[INSTRUCTIONS TO FOLLOW]: All of the data should be output character for character, except the pictures.

▼

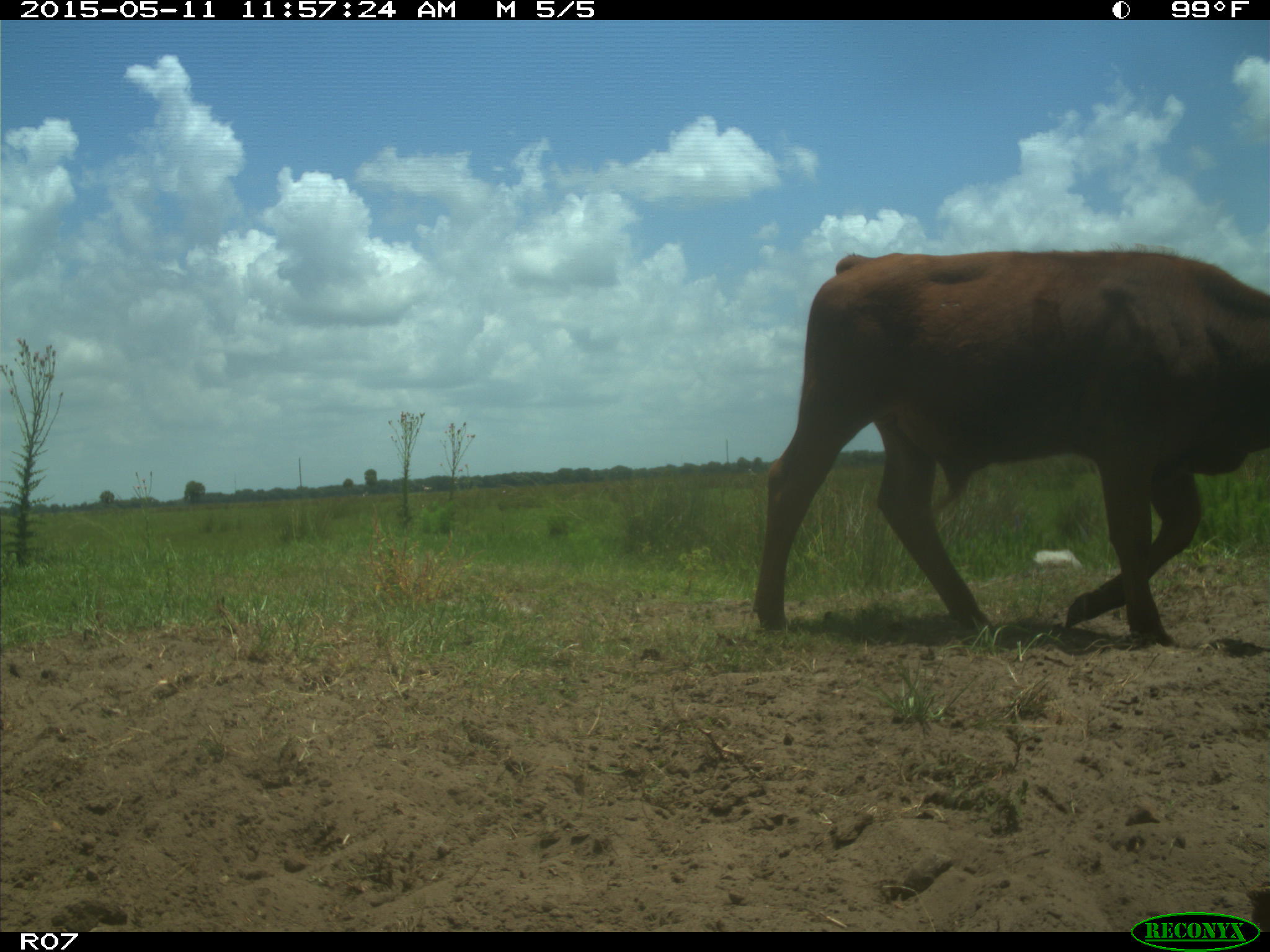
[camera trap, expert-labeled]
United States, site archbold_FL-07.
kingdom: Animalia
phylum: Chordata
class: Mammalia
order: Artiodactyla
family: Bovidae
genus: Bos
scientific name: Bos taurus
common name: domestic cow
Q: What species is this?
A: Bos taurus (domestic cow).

▲

[WORKED SOLUTION]:
[camera trap, expert-labeled]
United States, site archbold_FL-07.
kingdom: Animalia
phylum: Chordata
class: Mammalia
order: Artiodactyla
family: Bovidae
genus: Bos
scientific name: Bos taurus
common name: domestic cow
Q: What species is this?
A: Bos taurus (domestic cow).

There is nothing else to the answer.